The medical university responded that its budget was tight.
“We have responsibilities at the university that are greater than just preservation of historic property, as important as that is,” stated John Sutusky, then the interim vice president for finance and administration. “We have needs that are critical for people and students . . . and we can’t meet them.”
Nonetheless, the medical university’s president at the time, Ray Greenberg, said change was on the horizon. “You have my promise we will attempt to address these concerns in a timely and responsive manner,” he wrote to one concerned preservationist, Katherine Hammersley.
She died 15 years later, before any promised improvements were made.

The interior of the Medical University of South Carolina’s Edward Sebring House in 1994.
In the early 2000s, recalls former city preservation officer and city architect Eddie Bello, the house’s porches were nearly falling off and posed a safety risk. He said he remembers the entire home was in such disrepair that the property was developing into a case of “demolition by neglect.”

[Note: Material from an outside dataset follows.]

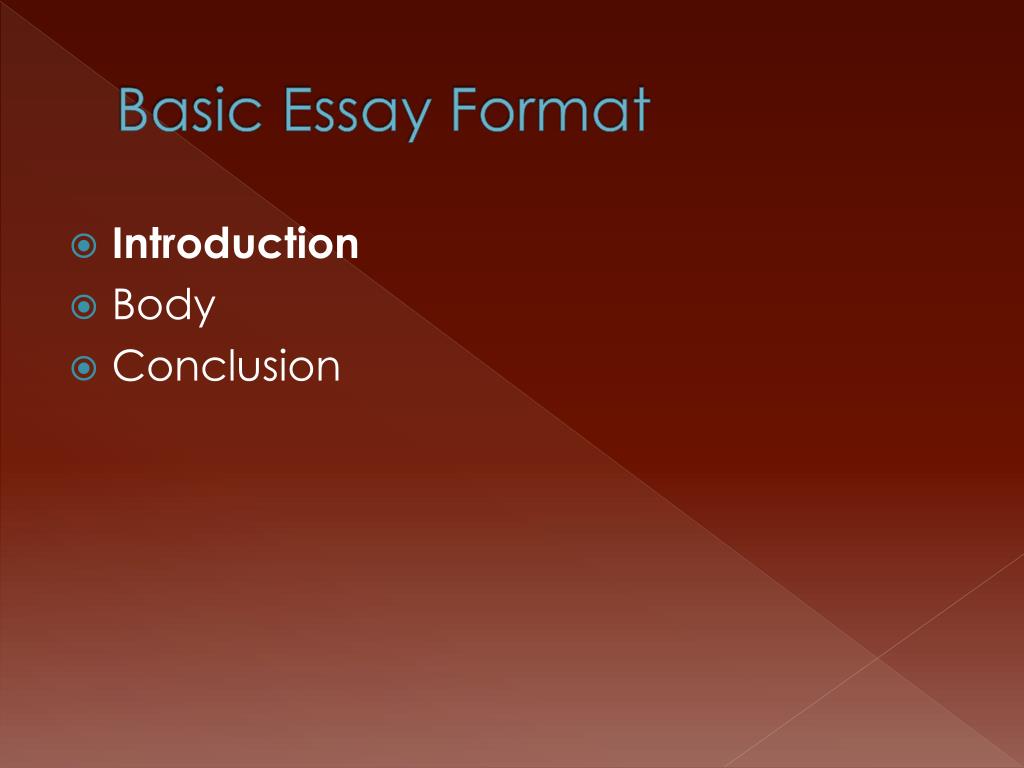 Basic Essay Format

Introduction
Body
Conclusion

In 2014, a new leader of the Preservation Society, Kris King, also griped about the continual neglect. “I recognize that their (MUSC’s) mission is not preserving old houses,” said King, “but we also recognize that they operate in the middle of a historic neighborhood.”
Eleven years later, the staff of the Preservation Society feels similarly that it is time for meaningful repairs to be made to the Sebring House, even if building restorations are not the medical university’s top priority.
“In Charleston, we find ways to make it work,” said Anna-Catherine Alexander, the society’s director of advocacy initiatives.
Calls for action
These days Bello works as an architect, teaches at the Clemson Architecture Center and serves as a trustee of Historic Charleston Foundation. Any neglected home can suffer water damage, he said, which can lead to rotting wood and termite infestation that can weaken framing timbers. Masonry can crumble without proper care.